Fall football is on for UW-Madison and the Big Ten.
UW-Madison Chancellor Rebecca Blank told reporters earlier this week that a Big Ten fall football conference would need buy-in from all fourteen schools in the conference.
“I will say we’re all going to move together in the Big Ten,” she says. “We’re all going to play or not, if we possibly can. This is not going to be a school by school thing.”
Chancellor Blank largely dodged a reporter’s question on whether or not the conference would go ahead with a season in 2020. She said there had been discussions about rescheduling the conference but she was “not going to say anything more about it at this point.”
But Tuesday, the Big Ten’s Council voted unanimously to move forward with fall football, reversing last month’s decision to postpone the season.
In a press release supporting the decision, Chancellor Blank wrote that “The health and safety of our student-athletes and coaching staff has always been my biggest concern when thinking about playing a Big Ten Football season this year.”
Yesterday, Public Health Madison Dane County reported that 42 Badgers football players and staff have been infected with the coronavirus.
“We wanted to make sure that we put the health and safety of our student athletes at the forefront of all of our decisions,” Big Ten Commissioner Kevin Warren said in a press conference yesterday.
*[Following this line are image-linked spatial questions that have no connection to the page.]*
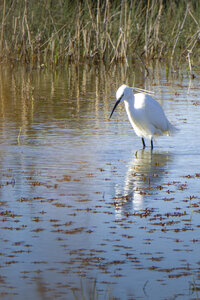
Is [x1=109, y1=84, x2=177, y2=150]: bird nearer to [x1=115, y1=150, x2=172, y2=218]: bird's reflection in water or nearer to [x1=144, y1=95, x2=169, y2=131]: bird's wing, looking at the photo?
[x1=144, y1=95, x2=169, y2=131]: bird's wing

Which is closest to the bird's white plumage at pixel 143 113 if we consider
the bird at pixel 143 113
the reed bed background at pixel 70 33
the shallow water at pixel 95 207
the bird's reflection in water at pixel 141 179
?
the bird at pixel 143 113

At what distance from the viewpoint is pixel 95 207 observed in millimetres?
6316

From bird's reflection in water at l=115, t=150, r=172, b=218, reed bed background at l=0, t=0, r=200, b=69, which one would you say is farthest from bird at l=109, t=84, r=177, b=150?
reed bed background at l=0, t=0, r=200, b=69

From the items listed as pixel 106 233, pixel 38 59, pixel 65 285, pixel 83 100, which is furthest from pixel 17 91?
pixel 65 285

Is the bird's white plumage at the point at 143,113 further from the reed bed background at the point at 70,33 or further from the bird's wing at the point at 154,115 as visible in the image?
A: the reed bed background at the point at 70,33

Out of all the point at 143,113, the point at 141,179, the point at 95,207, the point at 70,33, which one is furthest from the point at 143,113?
the point at 70,33

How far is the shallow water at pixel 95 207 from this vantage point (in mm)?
4473

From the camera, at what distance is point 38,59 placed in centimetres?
2105

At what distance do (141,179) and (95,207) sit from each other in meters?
1.37

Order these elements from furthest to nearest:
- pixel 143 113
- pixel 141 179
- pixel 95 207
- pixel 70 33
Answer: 1. pixel 70 33
2. pixel 143 113
3. pixel 141 179
4. pixel 95 207

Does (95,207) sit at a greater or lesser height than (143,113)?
lesser

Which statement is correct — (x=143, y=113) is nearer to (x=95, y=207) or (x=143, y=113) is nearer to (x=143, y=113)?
(x=143, y=113)

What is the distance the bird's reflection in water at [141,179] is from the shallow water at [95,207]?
0.01 meters

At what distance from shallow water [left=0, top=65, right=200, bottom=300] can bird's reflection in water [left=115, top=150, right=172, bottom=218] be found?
0.01 metres
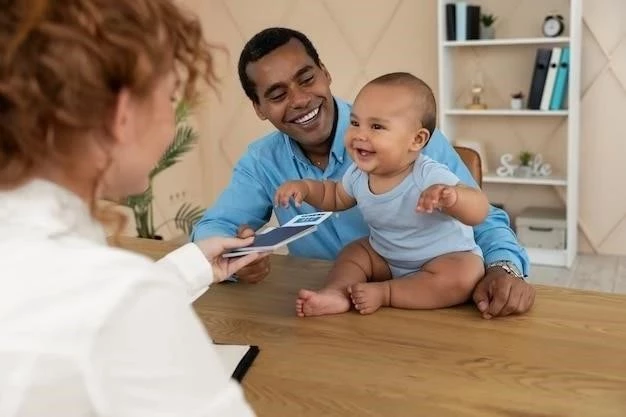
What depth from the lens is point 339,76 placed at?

The decision also comes after legislative leaders from six different states, including Wisconsin State Assembly Speaker Robin Vos and Senate Majority Leader Scott Fitzgerald, sent a letter to Commissioner Warren pushing for a fall season.
The cosigners on the letter wrote that “These athletes are losing a vital part of student life and are becoming less marketable to future employers with each passing week. Additionally, our local universities stand to lose hundreds of millions of dollars that support vital student scholarships.”
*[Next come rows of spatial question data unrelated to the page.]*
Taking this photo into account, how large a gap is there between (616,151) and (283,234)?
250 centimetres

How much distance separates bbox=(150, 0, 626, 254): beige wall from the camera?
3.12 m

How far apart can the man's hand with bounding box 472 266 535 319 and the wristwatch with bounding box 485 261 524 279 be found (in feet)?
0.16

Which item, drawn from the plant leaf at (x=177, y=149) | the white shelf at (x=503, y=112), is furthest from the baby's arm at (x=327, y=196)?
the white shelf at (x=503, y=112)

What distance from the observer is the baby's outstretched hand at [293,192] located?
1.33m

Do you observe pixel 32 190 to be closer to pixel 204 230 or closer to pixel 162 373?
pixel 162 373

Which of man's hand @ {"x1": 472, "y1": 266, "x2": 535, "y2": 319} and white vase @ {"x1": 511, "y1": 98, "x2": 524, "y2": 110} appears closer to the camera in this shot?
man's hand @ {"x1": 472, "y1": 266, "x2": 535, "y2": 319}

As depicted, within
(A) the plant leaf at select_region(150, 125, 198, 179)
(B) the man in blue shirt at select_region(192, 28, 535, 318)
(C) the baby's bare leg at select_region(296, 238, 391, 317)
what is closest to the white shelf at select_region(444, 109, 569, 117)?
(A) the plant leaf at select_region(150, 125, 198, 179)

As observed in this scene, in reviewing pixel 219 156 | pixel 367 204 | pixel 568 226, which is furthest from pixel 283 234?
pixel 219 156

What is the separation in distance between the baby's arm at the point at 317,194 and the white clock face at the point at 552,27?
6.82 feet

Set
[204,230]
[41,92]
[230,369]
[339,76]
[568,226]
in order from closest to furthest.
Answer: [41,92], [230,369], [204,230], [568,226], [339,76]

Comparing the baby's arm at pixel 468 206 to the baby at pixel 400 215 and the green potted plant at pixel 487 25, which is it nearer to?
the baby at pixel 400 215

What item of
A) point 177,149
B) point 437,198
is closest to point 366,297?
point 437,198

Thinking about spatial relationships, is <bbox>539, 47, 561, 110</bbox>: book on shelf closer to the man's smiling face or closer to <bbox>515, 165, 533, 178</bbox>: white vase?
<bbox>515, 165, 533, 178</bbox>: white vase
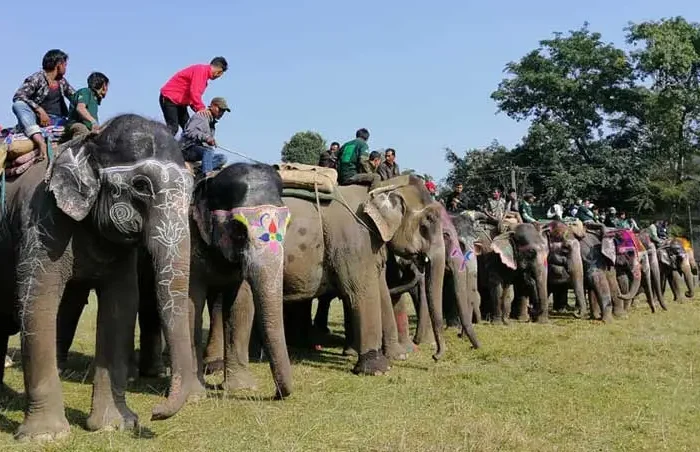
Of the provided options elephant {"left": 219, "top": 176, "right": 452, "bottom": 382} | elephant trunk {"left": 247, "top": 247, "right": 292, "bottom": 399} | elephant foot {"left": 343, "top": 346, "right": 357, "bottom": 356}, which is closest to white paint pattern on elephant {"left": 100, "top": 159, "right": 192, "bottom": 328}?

The season will begin October 23rd and run through December. In yesterday’s press conference, UW-Madison’s Director of Athletics, Barry Alvarez, noted that the season would be significantly different than a standard fall program.
Alvarez also serves on the conference’s six-person Return to Competition Taskforce, which guided the structure of the upcoming fall season.
“We will play eight games, plus one,” Alvarez says. ” Including a very unique champions week, where teams from the east and west will match up and play one another, with the final championship game being played December 18th and 19th.”
As part of its plan, the conference will be administering antigen tests to each player and staff member. Those tests must be completed before anyone takes the field for a practice or game.
Each school will also be required to appoint a Chief Infection Officer, who will be tasked with collecting and overseeing testing data for each institution. Team test positivity rate and population positivity rate threshold standards will be used to determine if continuing practice and competition is viable.
Locally, Public Health is warning that the health risks aren’t just to the players. In a press release yesterday, the department urged residents not to tailgate.
Since it’s return to campus, UW-Madison has reported more than 1600 positive on campus cases. This week is the first since returning to campus that the 7-day average for positive case rates has begun to decrease.
In her press release applauding the Big Ten’s decision, Chancellor Blank did not clarify if fall football games would feature live crowds.